I’m a sucker for a good match three puzzler. As much as I hate to admit it, Candy Crush has drained my mobile phone battery one too many times. And what about the likes of Diner Dash? Don’t even get me started on how much I love serving those bossy little people their desired culinary delights.
What if I told you that these two most popular genres of casual games have crossed over? What if I said a strategy/time management game and a match three puzzler have merged into one to create one addictively infuriating god of all handheld games? “What kind of wizardry is this?”, you’d rejoice, proclaiming that no such mythical concept could ever exist. Well, you’re wrong. The future is here, my casual gaming friends, and it’s called Wizdom.

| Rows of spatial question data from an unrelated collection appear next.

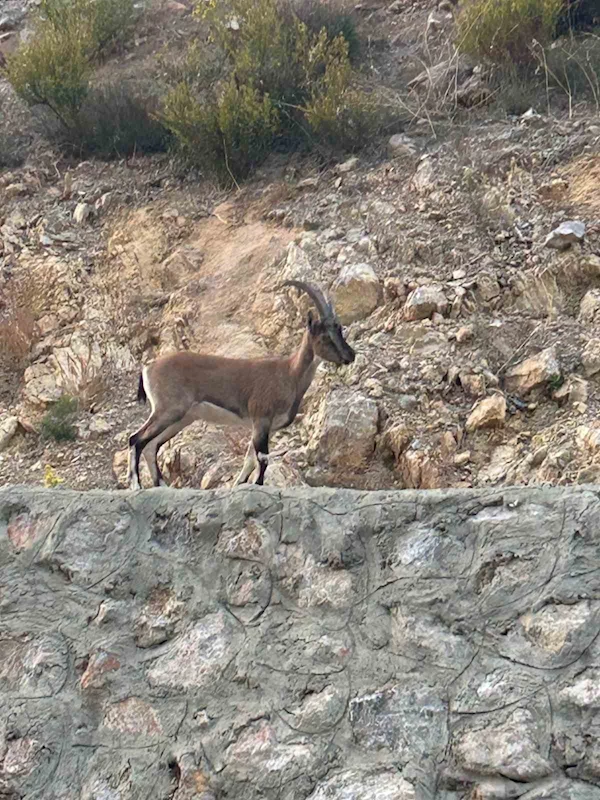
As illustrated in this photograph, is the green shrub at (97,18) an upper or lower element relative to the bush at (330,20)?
upper

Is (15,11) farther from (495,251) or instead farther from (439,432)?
(439,432)

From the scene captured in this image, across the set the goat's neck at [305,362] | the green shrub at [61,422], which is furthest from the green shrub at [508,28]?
the green shrub at [61,422]

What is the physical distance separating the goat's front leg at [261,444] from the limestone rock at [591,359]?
3.15 metres

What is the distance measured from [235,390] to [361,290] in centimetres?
312

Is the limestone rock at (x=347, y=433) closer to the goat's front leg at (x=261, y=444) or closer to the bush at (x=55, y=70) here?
the goat's front leg at (x=261, y=444)

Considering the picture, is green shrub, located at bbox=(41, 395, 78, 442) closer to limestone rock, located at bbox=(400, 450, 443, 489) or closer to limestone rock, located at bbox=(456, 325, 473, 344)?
limestone rock, located at bbox=(400, 450, 443, 489)

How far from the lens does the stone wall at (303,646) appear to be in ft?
14.9

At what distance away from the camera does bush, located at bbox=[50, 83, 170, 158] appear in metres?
15.4

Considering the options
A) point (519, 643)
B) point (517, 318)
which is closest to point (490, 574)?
point (519, 643)

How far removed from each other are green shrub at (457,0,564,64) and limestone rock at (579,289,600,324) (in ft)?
17.9

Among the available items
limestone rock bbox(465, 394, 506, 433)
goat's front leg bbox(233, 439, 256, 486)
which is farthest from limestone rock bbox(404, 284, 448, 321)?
goat's front leg bbox(233, 439, 256, 486)

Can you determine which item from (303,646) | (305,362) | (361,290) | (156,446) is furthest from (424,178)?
(303,646)

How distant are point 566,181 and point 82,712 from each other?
9096 millimetres

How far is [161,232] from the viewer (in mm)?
13688
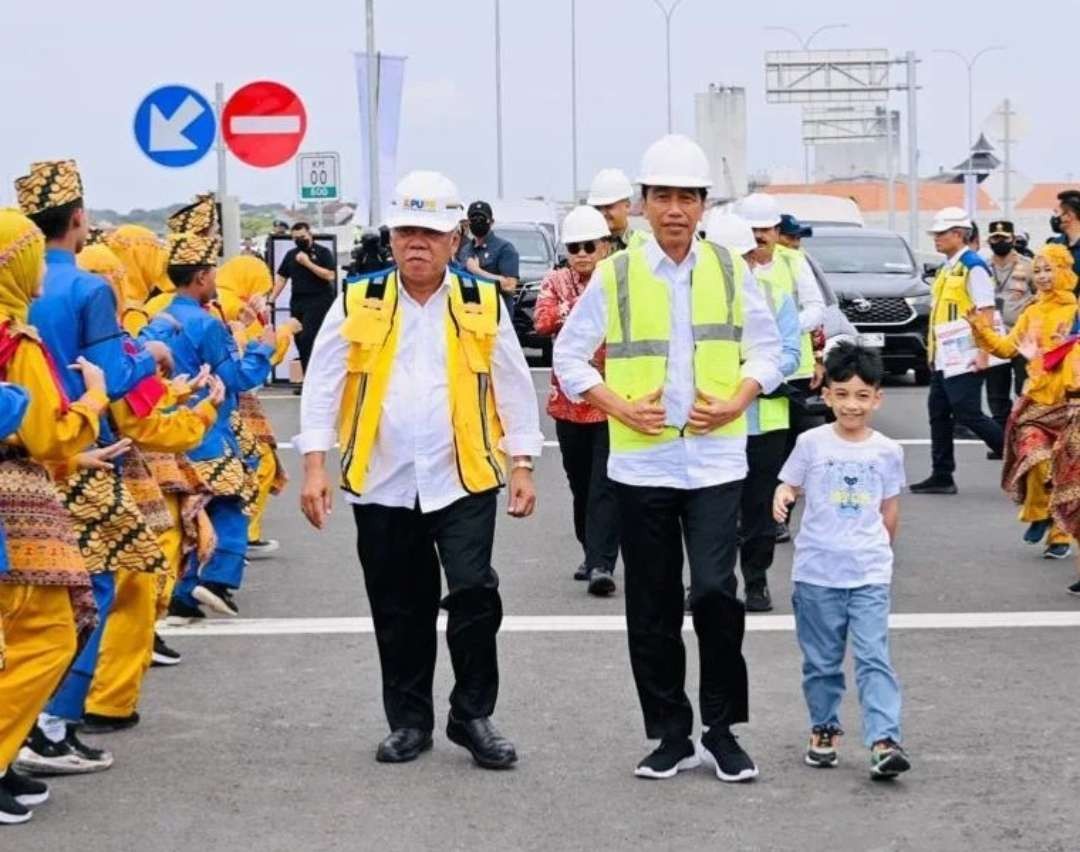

Okay, dramatics aside. Recently released on Nintendo 3DS from Moving Player, Wizdom sees you playing as an apprentice potion maker, matching blocks to make ingredients, then mixing those ingredients to deliver potions to your ever-demanding customer base. The game stats very simply: customers coolly stroll in, tell you their order, and are totally happy to wait around all day for you to match three tiles, which will give you a potion corresponding to that colour. You then need to put the potion in a bottle, and pass it to your client, who’ll happily go along on his merry way and use that potion for whatever kind of witchcraft he’s getting up to behind closed doors.
There’s a steep learning curve in the game, as it quickly turns up the heat: soon enough, standard one-colour potions aren’t good enough for your demanding shoppers. You’ll need to match four colours, to make “super” potions. Potions themselves become more complex very quickly too: you’ll soon have a choice of bottle shapes, need to add two or three colours into the same potion and have the option of putting a cork in the bottle. Get the slightest thing wrong and your customer will storm off, presumably leaving you a bad review on Potionland’s answer to TripAdvisor. Or something.
The match three puzzle grid isn’t your standard grid, either. Rather than swapping two tiles over to create a match, you’re given a random tile to slide into the puzzle from the top or either side, in the row or column of your choice. It means gameplay isn’t as fast-paced as other match three games, requiring you to think a little more carefully about how best to create a match. Speed is of the essence, though: remember, you’ve got customers waiting who are going to turn lairy pretty quickly if you don’t get their order to them sharpish.
The presentation of Wizdom is, overall, pretty impressive, with sharp and colourful visuals and pleasant animations. The two screens of the 3DS are utilised really well, with the match three puzzle grid occupying one screen and your “shop” using the other. You can flip between them at the touch of the button depending which you want to be in focus. Levels are laid out on a map, and gameplay is interspersed with twee cutscenes featuring various woodland animals and cutesy characters. Your “mascot”, or tutor, throughout the game is a cute owl, and for the customer base, there’s a few different character designs, but after a while you’ll see the same faces – and one of them looks suspiciously like Link, who, as usual, is doing something other than trying to save Princess Zelda. Sigh. When will he ever learn?
For each level, you’re scored out of three stars, depending on how many customers you please. New levels are gated with a star requirement, so you may have to go back and replay old levels in order to progress, but it at least gives the game some kind of momentum and a reason to strive for 100% every time. It’s easier said than done though, as the game isn’t always particularly clear at explaining itself. Whilst for the most part, everything is fairly self-explanatory, there are a few advanced features that were so poorly clarified that I didn’t bother to try and figure them out. The recipe book, for example, seems like it should be an intrinsic part of the game, but for the life of me I have no idea what its purpose is.
It’s a minor gripe though, and for the most part, Wizdom is an enjoyable way to pass a little time. The wonderful animations set it apart from your standard casual game, and the blend of two well-established genres is pulled off nicely, adding something a bit different to an otherwise oversaturated market. Sometimes it’s nice to relax with a wee game that doesn’t require too much immersion or commitment, and for that, Wizdom is absolutely perfect.